Nel giorno in cui a Montecitorio si votano le mozioni sull'Italicum, la vera sorpresa arriva non dalla maggioranza (che si compatta su un testo che apre a vaghe modifiche), ma dai grillini.
Atterriti, e si può capire perché, dalle loro prime esperienze di governo, i Cinque Stelle riscoprono i pregi della Prima Repubblica, del pentapartito e dei governi ballerini. Con un ardito dietrofront, ieri i parlamentari di Grillo hanno messo sul piatto la loro alternativa all'Italicum, definito «antidemocratico e incostituzionale»: proporzionale puro, «senza alcun premio di maggioranza», e preferenze. La micidiale miscela che per quarant'anni ha fatto dell'Italia il paese con le crisi di governo più frequenti e le coalizioni più affollate del mondo occidentale, e che ha alimentato (grazie alle preferenze) cordate, correnti e finanziamenti illeciti nei partiti.

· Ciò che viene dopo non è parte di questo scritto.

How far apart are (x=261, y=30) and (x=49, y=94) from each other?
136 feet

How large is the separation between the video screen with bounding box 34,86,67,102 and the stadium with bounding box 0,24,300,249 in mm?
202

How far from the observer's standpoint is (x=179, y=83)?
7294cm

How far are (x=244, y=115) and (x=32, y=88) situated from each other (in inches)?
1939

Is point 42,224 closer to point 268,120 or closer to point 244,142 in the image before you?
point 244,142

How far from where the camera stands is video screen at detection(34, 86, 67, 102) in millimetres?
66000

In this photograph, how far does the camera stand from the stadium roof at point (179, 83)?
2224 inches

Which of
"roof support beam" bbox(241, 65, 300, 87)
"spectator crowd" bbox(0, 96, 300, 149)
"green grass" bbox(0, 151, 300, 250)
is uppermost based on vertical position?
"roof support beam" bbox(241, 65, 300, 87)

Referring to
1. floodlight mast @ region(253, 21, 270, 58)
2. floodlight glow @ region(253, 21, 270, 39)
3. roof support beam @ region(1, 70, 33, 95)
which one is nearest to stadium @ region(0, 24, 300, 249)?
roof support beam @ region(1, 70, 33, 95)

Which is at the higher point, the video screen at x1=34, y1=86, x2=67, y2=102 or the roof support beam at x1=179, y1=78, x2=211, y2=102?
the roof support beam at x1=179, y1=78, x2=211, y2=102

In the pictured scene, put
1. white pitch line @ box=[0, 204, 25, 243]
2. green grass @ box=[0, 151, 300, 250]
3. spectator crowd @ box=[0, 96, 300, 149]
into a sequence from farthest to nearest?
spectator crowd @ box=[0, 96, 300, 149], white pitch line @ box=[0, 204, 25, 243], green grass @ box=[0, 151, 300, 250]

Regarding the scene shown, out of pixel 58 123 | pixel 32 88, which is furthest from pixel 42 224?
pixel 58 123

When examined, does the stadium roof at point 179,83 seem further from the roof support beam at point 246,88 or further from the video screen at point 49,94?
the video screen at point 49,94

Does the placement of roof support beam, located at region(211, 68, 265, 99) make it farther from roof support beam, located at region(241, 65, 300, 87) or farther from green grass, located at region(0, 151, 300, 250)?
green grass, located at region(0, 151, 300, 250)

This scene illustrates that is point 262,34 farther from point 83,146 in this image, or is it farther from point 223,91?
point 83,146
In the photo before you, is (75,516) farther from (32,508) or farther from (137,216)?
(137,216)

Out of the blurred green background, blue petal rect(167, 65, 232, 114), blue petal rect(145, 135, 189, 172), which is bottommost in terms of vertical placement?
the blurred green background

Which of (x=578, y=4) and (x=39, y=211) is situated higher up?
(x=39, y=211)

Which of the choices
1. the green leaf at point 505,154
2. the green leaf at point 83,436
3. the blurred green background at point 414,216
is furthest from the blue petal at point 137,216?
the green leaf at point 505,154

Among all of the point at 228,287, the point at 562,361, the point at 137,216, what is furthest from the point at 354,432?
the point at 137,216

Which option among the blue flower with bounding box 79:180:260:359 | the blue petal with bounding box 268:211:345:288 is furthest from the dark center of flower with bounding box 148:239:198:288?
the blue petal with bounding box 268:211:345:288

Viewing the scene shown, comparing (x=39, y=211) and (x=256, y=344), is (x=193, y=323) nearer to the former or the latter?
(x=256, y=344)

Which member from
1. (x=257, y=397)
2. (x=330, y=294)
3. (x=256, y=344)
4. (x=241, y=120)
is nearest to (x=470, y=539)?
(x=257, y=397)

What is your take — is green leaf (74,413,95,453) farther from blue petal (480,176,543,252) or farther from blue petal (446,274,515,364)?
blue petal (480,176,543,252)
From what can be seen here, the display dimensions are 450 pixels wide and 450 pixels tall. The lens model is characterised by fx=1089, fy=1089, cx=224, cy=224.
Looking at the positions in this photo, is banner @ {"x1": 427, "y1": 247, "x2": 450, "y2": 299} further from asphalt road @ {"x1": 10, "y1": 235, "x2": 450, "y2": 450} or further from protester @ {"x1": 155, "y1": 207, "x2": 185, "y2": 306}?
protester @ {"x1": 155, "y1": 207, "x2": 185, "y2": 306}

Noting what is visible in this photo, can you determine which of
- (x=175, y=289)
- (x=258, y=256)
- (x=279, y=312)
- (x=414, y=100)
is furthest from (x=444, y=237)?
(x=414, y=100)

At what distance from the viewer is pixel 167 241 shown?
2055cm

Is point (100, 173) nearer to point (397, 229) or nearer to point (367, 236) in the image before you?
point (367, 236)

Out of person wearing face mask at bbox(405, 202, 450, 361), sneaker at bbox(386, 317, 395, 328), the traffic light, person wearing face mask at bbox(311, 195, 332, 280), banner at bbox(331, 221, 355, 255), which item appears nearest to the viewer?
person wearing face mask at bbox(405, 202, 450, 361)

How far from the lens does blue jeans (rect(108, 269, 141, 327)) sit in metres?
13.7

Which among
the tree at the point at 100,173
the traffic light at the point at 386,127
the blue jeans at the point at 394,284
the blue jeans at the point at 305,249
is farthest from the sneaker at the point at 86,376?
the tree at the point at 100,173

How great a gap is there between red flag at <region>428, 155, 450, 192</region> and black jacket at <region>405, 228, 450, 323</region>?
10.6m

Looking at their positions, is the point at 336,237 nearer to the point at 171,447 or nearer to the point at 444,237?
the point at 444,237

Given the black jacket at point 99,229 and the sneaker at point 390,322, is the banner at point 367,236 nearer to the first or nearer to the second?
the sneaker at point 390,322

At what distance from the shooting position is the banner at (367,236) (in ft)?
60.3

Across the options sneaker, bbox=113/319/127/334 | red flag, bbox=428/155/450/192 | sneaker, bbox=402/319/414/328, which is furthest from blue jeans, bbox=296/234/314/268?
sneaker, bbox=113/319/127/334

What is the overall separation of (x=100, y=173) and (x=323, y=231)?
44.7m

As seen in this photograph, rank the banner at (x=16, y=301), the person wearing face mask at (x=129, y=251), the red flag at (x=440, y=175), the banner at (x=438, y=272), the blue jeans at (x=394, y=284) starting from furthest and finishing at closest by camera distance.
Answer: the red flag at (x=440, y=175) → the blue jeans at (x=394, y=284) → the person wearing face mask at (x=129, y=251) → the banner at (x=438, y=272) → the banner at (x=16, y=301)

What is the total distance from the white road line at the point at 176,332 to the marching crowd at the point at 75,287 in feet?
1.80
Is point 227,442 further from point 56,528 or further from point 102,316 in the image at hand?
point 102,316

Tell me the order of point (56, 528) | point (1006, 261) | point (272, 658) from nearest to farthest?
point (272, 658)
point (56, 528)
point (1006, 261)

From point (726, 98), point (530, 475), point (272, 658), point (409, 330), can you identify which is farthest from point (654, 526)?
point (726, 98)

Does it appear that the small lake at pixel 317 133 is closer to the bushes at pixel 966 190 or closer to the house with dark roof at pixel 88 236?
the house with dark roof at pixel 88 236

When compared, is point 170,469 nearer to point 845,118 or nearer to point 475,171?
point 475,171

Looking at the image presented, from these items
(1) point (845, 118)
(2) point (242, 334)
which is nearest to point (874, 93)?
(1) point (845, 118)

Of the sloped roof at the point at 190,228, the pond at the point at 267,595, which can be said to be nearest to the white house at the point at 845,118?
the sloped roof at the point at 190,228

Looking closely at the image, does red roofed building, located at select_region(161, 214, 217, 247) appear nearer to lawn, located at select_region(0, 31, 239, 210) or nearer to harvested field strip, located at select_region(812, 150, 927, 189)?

Solo poche settimane fa, esaltati dalla vittoria di Virginia Raggi e Chiara Appendino a Roma e Torino, i Cinque Stelle senza poterlo dire apertamente vedevano nell'Italicum e nel suo ballottaggio tra le liste più votate il grimaldello che poteva portarli al potere. Luigi Di Maio, che già si immaginava candidato a Palazzo Chigi, spiegava che modificare alla legge elettorale voluta da Matteo Renzi «non rappresenta per noi una priorità». Ora invece, dovendo presentare un testo nel voto di oggi, si torna indietro, e si ripesca dagli archivi la proposta ultraproporzionale di inizio legislatura, che dà la garanzia che le elezioni non vengano mai vinte da nessuno. Dunque al voto di oggi arriveranno una blanda mozione di maggioranza che auspica una «ricognizione parlamentare» sulla legge elettorale senza auspicare alcuna concreta modifica dell'Italicum, la mozione di Sel (presentata già prima dell'estate) che della legge in vigore dice peste e corna e ne chiede la soppressione, la mozione proporzionalista dei Cinque Stelle. Nessun testo invece da Forza Italia e Lega, che sostengono che «è inutile discuterne prima del referendum». Secondo il forzista Gregorio Fontana «quelli di Sel, che hanno chiesto questo inutile dibattito, stanno facendo un favore enorme a Renzi che così può mostrarsi aperto a cambiare l'Italicum, pur non avendone alcuna intenzione». Il Pd, come da tradizione, è diviso: l'assemblea del gruppo, che doveva tenersi ieri sera, è stata spostata a oggi pomeriggio, a ridosso della seduta, ma le posizioni sono già chiare. La minoranza reclamava «proposte concrete di modifica», che non ci saranno, e alla fine si spaccherà nel voto: diversi deputati della sinistra voteranno comunque la mozione di maggioranza, giudicandola «un'apertura», mentre il grosso dei bersaniani si defilerà dal voto. «Si sono infilati da soli nel cul de sac», commenta con i suoi Renzi, che si tiene fuori dalla tenzone spiegando che l'iniziativa a questo punto deve venire dal Parlamento: «Noi siamo totalmente disponibili a migliorare la legge: dopo Grillo, ora aspettiamo Berlusconi e Salvini così tutte le posizioni sono in campo e poi faremo le modifiche». Il retropensiero del premier è che una maggioranza alternativa sulla legge elettorale non ci sarà mai, perché ogni forza politica vuole modificare una parte diversa dell'Italicum: chi il ballottaggio, chi il premio alla coalizione anziché alla lista, chi le preferenze.
Quanto alla minoranza interna, e fine mese verrà convocata una Direzione allo scopo di «stanare», come dice Renzi, la minoranza: a fronte della sua reiterata disponibilità a discutere di Italicum, saranno loro a dover argomentare perché si schiereranno comunque per il No al referendum, accodandosi a D'Alema. E mettendo le premesse, in caso di vittoria del Sì, per una inevitabile scissione.